We know that with merge blocks and clever use of fork choice rules, we can have a sharded chain where a block on one shard is atomic with a block on another shard; that is, either both blocks are part of the final chain or neither are, and within that block there can be transactions that make synchronous calls between the two shards (which are useful for, among other things, solving train-and-hotel problems). However, there remains a challenge: how do we do state execution for such blocks? That is, suppose that we have block A on shard 1 and block B on shard 2, which are merged; how does a node which is a full client on shard 1 but a light client on shard 2 execute the merged blocks, when the execution clearly depends on the pre-state of shard 1 and shard 2.
One possibility is if we operate in the stateless client model, in which case any nodes that need to execute that block could simply download the witnesses from all blocks, and execute it. In general, it’s not reasonable to expect clients to have the full state of all shards, so if we generally expect clients to hold the full state on one shard, then they will be stateless on the other shard. We can expect merge transactions to hop between the two shards many times; for example:
x1 = value_on_shard_1
x2 = sha3(x1, value_on_shard_2)
x3 = sha3(x2, another_value_on_shard_1)
x4 = sha3(x3, another_value_on_shard_2)
.......
This precludes the possibility of clients that are full on one shard and light (ie. non-executing) on the other shard, as one cannot complete the execution without seeing all of the intermediate steps, and it is impractical to pause execution many times to download light client proofs for all the intermediate steps. This implies that a setup is required where all transactions in the merge block come with access lists and witnesses (as in the stateless client spec), so that clients who just see the state root for both shards can execute it.
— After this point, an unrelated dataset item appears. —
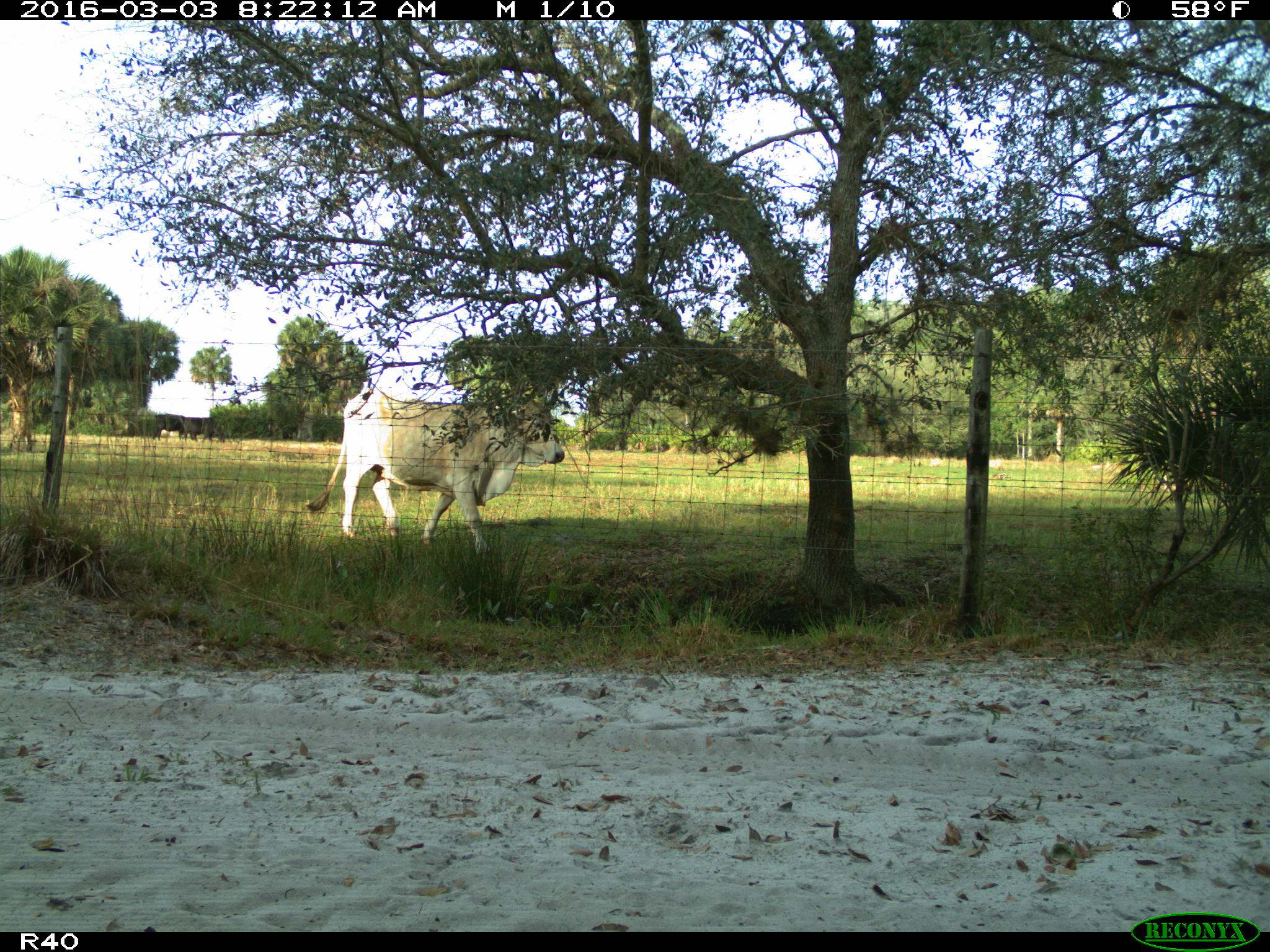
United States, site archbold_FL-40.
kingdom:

Note that even with this setup, the specific witnesses required can only be calculated after the post-state of the direct parent of the merge block has been computed. This implies a round of network latency between computing the state at block N and computing the state at block N+1, which is an efficiency limitation.
It is also worth noting that merged state execution technically does not require merge blocks. Instead, one can simply define a deterministic function that assigns shard IDs into pairs at each block number (eg. if we want to cycle evenly, and there are k
shards and k
is prime, then at block number N shards, shuffle shard IDs with i -> (i * N) % k
and then merge-execute blocks 1 and 2, 3 and 4, etc using post-shuffling IDs). Merge-executing two blocks would simply mean that a transaction starting on one block is capable of reading and writing state on the other block.
Another possible construction is to cycle through which shard is the “primary” shard during each block height, and during that height allow transactions from that shard to read and write to all shards. All executors of all shards would statelessly process the transactions from that shard first, then process their own transactions.
The reason why merge blocks are not required is that state execution can be separated from consensus on data, and so if absolutely needed state executors can simply wait until blocks on all shards are finalized up to some height before calculating state up to that height (though a more optimistic approach, using conditional claims, is also possible).